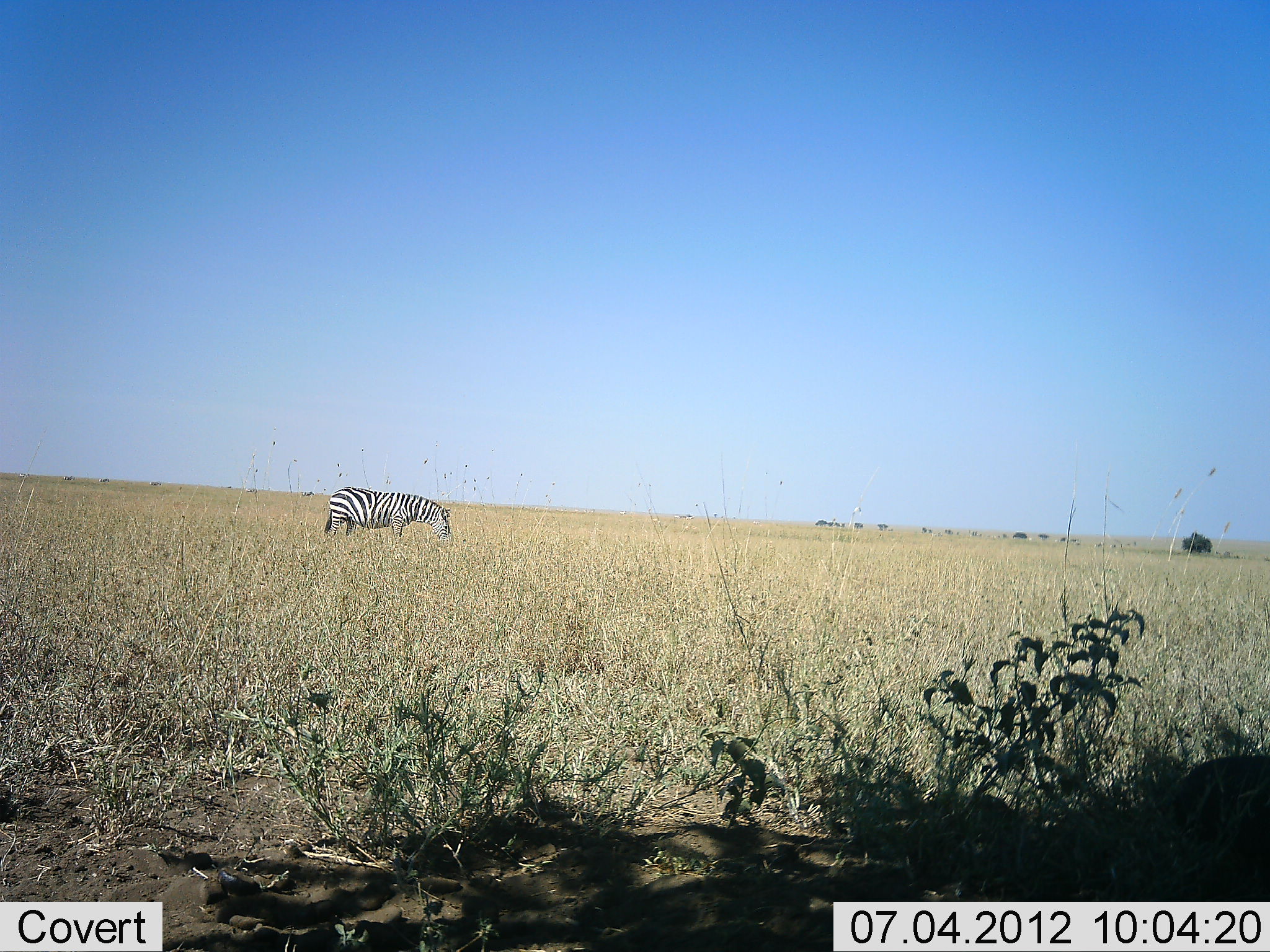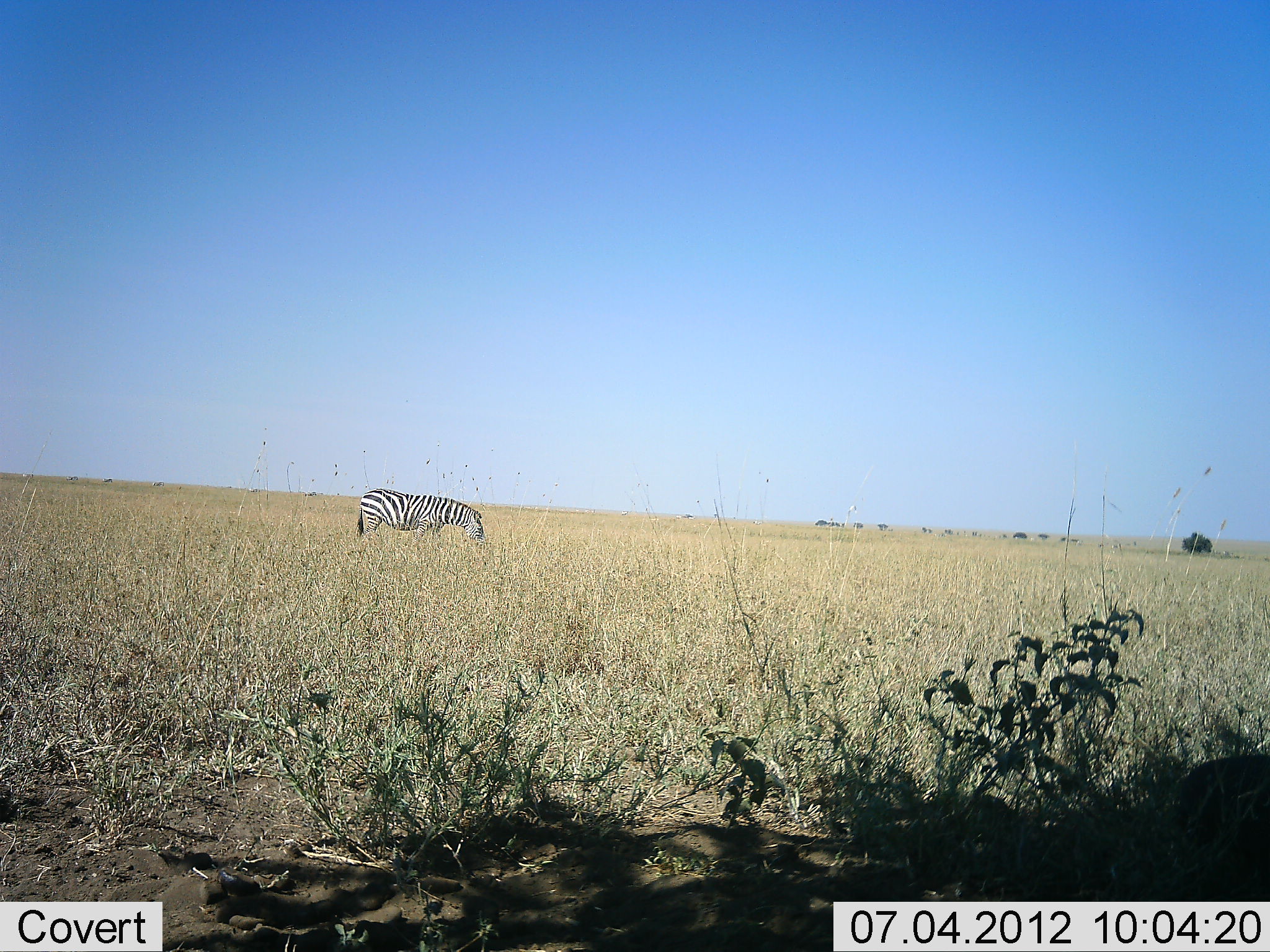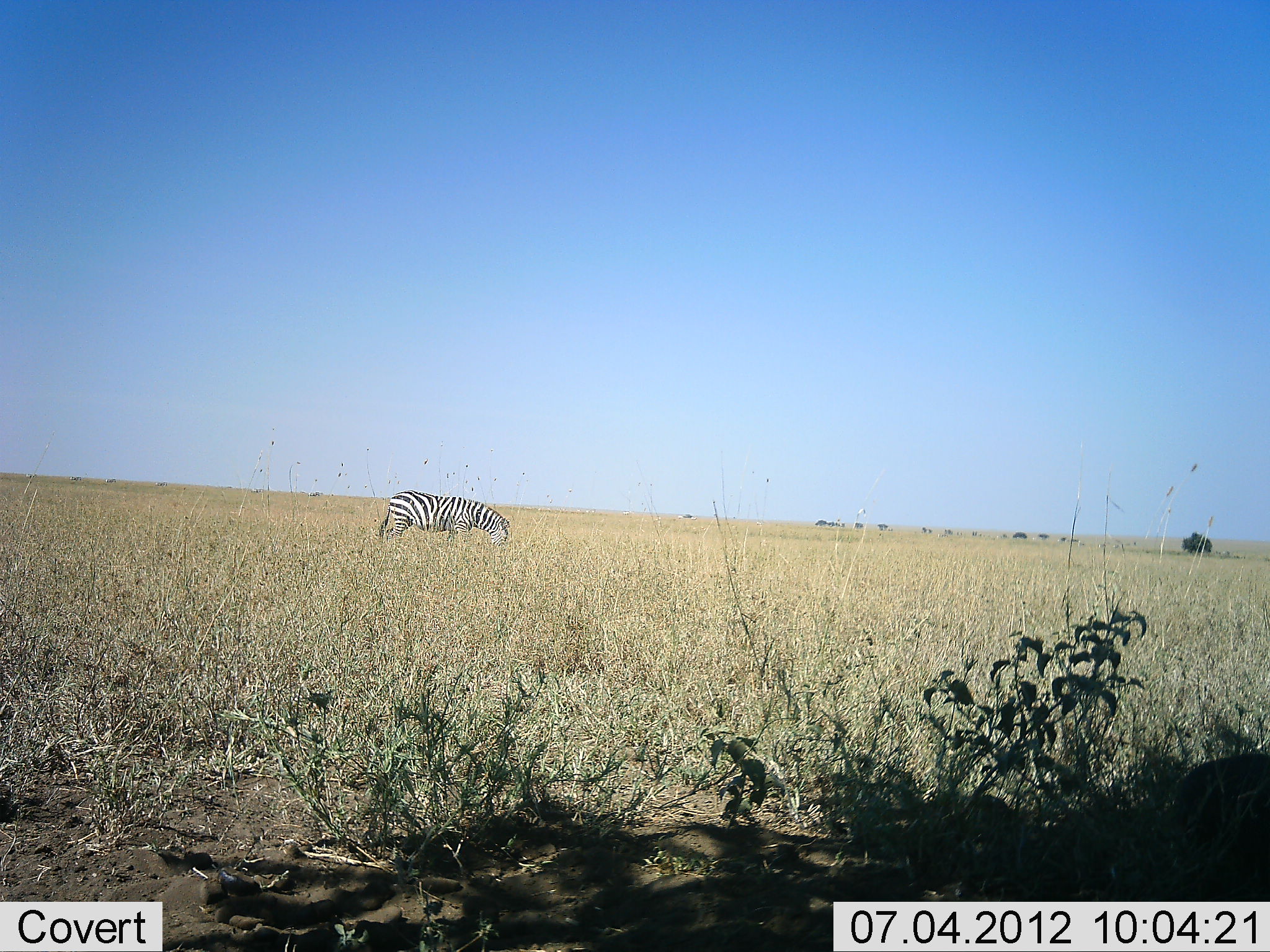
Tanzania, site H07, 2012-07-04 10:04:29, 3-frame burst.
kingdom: Animalia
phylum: Chordata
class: Mammalia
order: Perissodactyla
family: Equidae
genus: Equus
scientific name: Equus quagga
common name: plains zebra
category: zebra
Zebra (plains zebra) (Equus quagga), count 1. Behavior (volunteer vote fractions): standing 36%, resting 0%, moving 55%, interacting 0%. Young present (vote fraction): 0%. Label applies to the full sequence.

┄┄┄┄┄┄┄┄┄┄

#### Task brief
Answer with an exact copy of the lines from the one containing "phylum: Chordata" through the end of the entries above, leaving out everything before.

#### Response to the exercise
phylum: Chordata
class: Mammalia
order: Perissodactyla
family: Equidae
genus: Equus
scientific name: Equus quagga
common name: plains zebra
category: zebra
Zebra (plains zebra) (Equus quagga), count 1. Behavior (volunteer vote fractions): standing 36%, resting 0%, moving 55%, interacting 0%. Young present (vote fraction): 0%. Label applies to the full sequence.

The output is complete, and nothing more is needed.